Now enough of theory, let's jump to the practical stuff. You can access the following links to see the codes:
This chapter code is on the GitHub directory URL at https://github.com/jalajthanaki/NLPython/tree/master/ch2.
Follow the Python code on this URL: https://nbviewer.jupyter.org/github/jalajthanaki/NLPython/blob/master/ch2/2_1_Basic_corpus_analysis.html
The Python code has basic commands of how to access corpus using the nltk API. We are using the brown and gutenberg corpora. We touch upon some of the basic corpus-related APIs.
A description of the basic API attributes is given in the following table:
API Attributes
Description
fileids()
This results in files of the corpus
fileids([categories])
This results in files of the corpus corresponding to these categories
categories()
This lists categories of the corpus
categories([fileids])
This shows categories of the corpus corresponding to these files
raw()
This shows the raw content of the corpus
raw(fileids=[f1,f2,f3])
This shows the raw content of the specified files
raw(categories=[c1,c2])
This shows the raw content of the specified categories
words()
This shows the words of the whole corpus
words(fileids=[f1,f2,f3])
This shows the words of specified fileids
words(categories=[c1,c2])
This shows the words of the specified categories
sents()
This shows the sentences of the whole corpus
sents(fileids=[f1,f2,f3])
This shows the sentences of specified fileids
sents(categories=[c1,c2])
This shows the sentences of the specified categories
abspath(fileid)
This shows the location of the given file on disk
encoding(fileid)
This shows the encoding of the file (if known)
open(fileid)
This basically opens a stream for reading the given corpus file
root
This shows a path, if it is the path to the root of the locally installed corpus
readme()
This shows the contents of the README file of the corpus
We have seen the code for loading your customized corpus using nltk as well as done the frequency distribution for the available corpus and our custom corpus.

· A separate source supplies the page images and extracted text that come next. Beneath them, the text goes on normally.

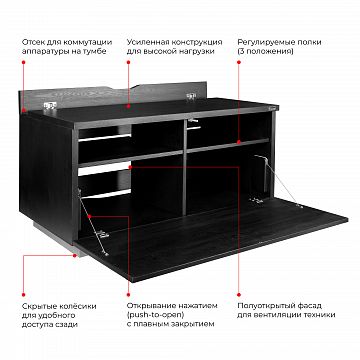 Отсек для коммутации аппаратуры на тумбе

Усиленная конструкция для высокой нагрузки

Регулируемые полки (3 положения)

Скрытые колёсики для удобного доступа сзади

Открывание нажатием (push-to-open) с плавным закрытием

Полуоткрытый фасад для вентиляции техники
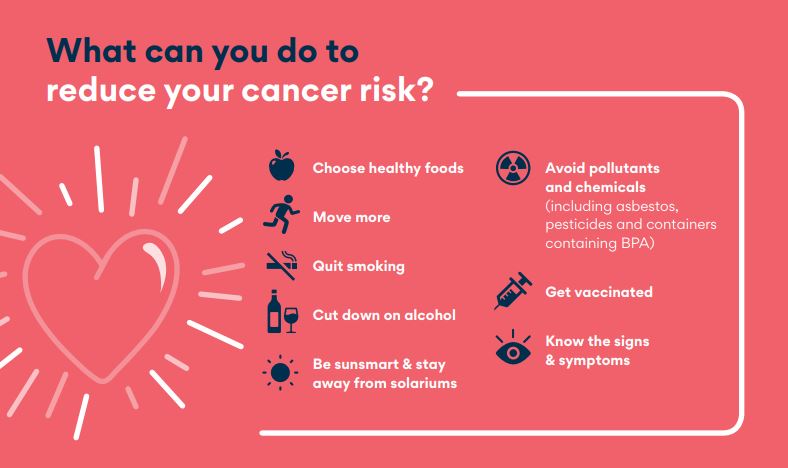 What can you do to reduce your cancer risk?

Choose healthy foods

Move more

Quit smoking

Cut down on alcohol

Be sunsmart & stay away from solariums

Avoid pollutants and chemicals (including asbestos, pesticides and containers containing BPA)

Get vaccinated

Know the signs & symptoms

All nltk corpora are not that noisy. A basic kind of preprocessing is required for them to generate features out of them. Using a basic corpus-loading API of nltk helps you identify the extreme level of junk data. Suppose you have a bio-chemistry corpus, then you may have a lot of equations and other complex names of chemicals that cannot be parsed accurately using the existing parsers. You can then, according to your problem statement, make a decision as to whether you should remove them in the preprocessing stage or keep them and do some customization on parsing in the part-of-speech tagging (POS) level.